Provided data:
·····

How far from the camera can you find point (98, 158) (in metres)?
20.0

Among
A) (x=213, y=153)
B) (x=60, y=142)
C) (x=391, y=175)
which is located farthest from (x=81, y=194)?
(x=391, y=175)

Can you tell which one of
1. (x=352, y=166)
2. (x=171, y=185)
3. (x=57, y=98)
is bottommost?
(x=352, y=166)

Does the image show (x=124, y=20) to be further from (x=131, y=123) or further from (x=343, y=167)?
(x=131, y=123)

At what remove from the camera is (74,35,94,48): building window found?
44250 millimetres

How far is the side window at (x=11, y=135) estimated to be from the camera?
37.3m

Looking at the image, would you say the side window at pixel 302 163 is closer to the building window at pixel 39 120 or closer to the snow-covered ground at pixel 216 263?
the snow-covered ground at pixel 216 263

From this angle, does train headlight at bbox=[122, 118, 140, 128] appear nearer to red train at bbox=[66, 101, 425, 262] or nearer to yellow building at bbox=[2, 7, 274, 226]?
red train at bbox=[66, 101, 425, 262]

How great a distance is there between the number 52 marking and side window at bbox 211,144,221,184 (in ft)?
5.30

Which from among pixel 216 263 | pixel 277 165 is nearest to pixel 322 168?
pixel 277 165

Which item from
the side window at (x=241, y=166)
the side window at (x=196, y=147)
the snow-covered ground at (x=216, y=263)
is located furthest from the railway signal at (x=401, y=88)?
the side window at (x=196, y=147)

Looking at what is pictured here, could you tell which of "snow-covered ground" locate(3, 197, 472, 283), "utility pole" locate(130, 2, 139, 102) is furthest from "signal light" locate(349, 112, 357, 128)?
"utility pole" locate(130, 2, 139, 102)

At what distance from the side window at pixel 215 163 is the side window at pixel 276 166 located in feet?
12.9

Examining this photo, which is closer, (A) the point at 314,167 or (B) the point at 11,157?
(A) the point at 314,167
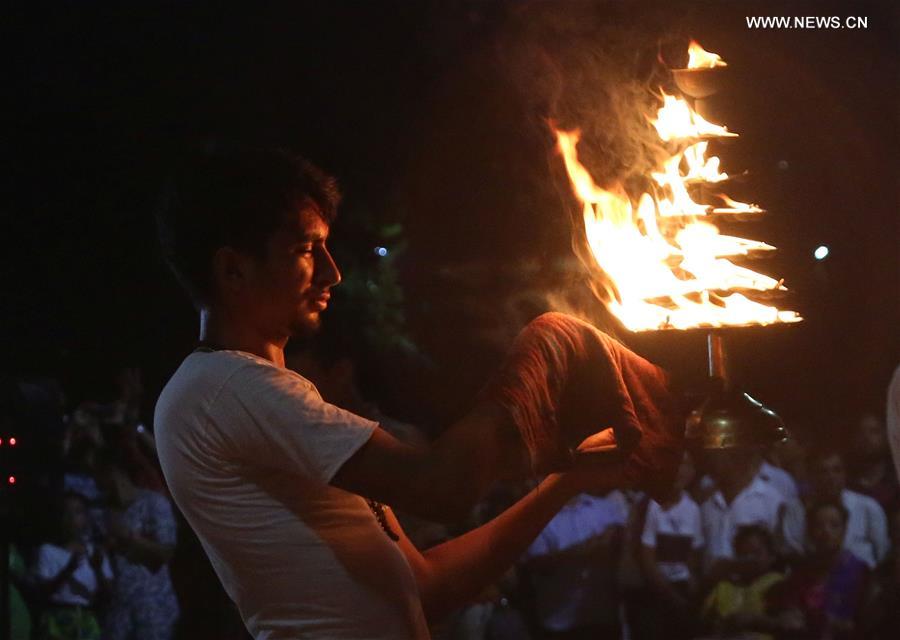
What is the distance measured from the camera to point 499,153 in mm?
6980

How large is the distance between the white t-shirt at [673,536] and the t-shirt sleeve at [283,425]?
427 cm

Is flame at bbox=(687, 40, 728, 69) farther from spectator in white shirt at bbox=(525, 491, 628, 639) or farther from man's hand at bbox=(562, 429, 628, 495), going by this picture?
spectator in white shirt at bbox=(525, 491, 628, 639)

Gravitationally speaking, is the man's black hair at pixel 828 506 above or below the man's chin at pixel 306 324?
below

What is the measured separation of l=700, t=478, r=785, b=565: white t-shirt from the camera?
18.7 ft

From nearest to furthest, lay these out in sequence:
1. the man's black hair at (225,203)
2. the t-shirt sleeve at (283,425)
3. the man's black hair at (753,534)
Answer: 1. the t-shirt sleeve at (283,425)
2. the man's black hair at (225,203)
3. the man's black hair at (753,534)

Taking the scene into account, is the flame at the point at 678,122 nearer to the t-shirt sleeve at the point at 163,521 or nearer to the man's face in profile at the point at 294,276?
the man's face in profile at the point at 294,276

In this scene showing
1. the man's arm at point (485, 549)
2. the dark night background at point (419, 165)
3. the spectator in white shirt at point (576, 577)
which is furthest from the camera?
the dark night background at point (419, 165)

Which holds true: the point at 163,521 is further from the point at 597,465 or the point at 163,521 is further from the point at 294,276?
the point at 294,276

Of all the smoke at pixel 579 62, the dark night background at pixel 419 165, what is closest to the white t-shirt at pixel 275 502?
the smoke at pixel 579 62

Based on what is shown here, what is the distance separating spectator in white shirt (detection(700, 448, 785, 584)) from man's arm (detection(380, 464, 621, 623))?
12.0 feet

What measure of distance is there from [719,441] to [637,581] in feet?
12.0

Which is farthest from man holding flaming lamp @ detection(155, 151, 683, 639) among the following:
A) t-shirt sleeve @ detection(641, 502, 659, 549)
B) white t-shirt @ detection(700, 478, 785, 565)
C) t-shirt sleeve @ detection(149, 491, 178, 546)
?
t-shirt sleeve @ detection(149, 491, 178, 546)

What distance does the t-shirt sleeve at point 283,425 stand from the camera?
5.36 feet

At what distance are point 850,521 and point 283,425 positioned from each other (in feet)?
15.5
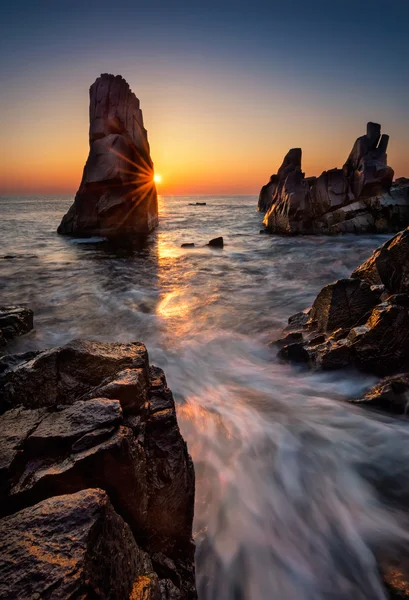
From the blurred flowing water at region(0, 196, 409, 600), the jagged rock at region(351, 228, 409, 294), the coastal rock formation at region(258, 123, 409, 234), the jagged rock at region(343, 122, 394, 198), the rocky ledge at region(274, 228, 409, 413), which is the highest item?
the jagged rock at region(343, 122, 394, 198)

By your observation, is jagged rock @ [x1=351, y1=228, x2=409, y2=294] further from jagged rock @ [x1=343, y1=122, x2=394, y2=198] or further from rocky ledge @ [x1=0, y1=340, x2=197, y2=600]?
jagged rock @ [x1=343, y1=122, x2=394, y2=198]

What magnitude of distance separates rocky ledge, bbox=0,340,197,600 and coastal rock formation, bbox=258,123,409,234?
25315 mm

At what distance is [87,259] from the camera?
17453 mm

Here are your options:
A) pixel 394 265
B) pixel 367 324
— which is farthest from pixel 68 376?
pixel 394 265

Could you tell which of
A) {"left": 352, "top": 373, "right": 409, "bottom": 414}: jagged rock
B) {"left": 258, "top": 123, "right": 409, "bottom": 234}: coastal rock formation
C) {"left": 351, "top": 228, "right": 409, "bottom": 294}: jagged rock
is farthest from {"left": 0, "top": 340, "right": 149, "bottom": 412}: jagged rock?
{"left": 258, "top": 123, "right": 409, "bottom": 234}: coastal rock formation

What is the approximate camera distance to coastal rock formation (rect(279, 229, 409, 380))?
4883 mm

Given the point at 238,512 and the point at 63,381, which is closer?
the point at 63,381

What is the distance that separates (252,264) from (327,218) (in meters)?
12.6

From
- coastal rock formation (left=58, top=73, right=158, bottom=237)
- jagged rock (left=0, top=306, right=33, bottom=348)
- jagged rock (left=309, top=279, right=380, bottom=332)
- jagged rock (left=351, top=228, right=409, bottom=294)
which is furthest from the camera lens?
coastal rock formation (left=58, top=73, right=158, bottom=237)

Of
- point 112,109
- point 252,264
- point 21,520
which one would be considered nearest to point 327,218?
point 252,264

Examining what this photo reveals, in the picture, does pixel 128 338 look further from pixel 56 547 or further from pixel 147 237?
pixel 147 237

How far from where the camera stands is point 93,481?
190 cm

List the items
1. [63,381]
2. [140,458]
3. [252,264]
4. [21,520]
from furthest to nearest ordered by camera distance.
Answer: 1. [252,264]
2. [63,381]
3. [140,458]
4. [21,520]

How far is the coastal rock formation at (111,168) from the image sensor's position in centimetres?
2275
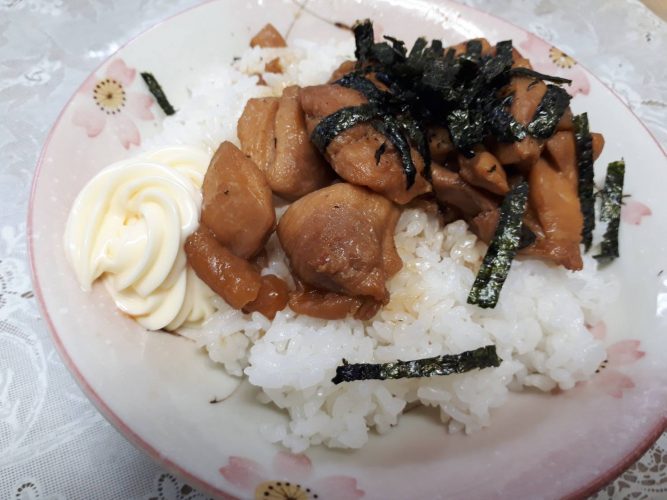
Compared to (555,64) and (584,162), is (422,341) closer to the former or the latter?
(584,162)

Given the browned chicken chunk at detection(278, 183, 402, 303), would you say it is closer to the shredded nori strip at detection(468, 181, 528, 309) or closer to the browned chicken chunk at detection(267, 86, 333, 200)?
the browned chicken chunk at detection(267, 86, 333, 200)

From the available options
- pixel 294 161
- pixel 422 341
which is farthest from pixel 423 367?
pixel 294 161

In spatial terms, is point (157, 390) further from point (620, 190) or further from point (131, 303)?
point (620, 190)

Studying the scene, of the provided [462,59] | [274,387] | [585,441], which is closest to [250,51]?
[462,59]

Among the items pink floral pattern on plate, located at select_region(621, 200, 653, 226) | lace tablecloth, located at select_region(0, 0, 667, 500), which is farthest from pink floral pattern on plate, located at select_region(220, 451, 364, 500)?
pink floral pattern on plate, located at select_region(621, 200, 653, 226)

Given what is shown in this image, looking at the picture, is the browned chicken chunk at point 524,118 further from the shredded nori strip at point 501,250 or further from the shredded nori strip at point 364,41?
the shredded nori strip at point 364,41
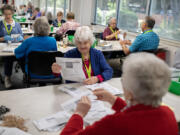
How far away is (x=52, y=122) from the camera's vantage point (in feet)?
4.43

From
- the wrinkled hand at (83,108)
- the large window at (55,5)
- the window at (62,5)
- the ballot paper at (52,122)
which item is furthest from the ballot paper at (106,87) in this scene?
the window at (62,5)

·····

Work instructions:
Repeat the items above word for word, starting with the first line and going on through the line containing "44250 millimetres".

Completed task:
How far from the camera can you find point (98, 158) (in metres)?
20.0

Among
A) (x=213, y=153)
B) (x=60, y=142)
C) (x=391, y=175)
which is located farthest from (x=81, y=194)?
(x=391, y=175)

Can you tell which one of
1. (x=352, y=166)
2. (x=171, y=185)
3. (x=57, y=98)
is bottommost?
(x=352, y=166)

Does the image show (x=124, y=20) to be further from (x=131, y=123) or further from (x=343, y=167)?
(x=131, y=123)

At what remove from the camera is (74,35,94,48): building window found?
44250 millimetres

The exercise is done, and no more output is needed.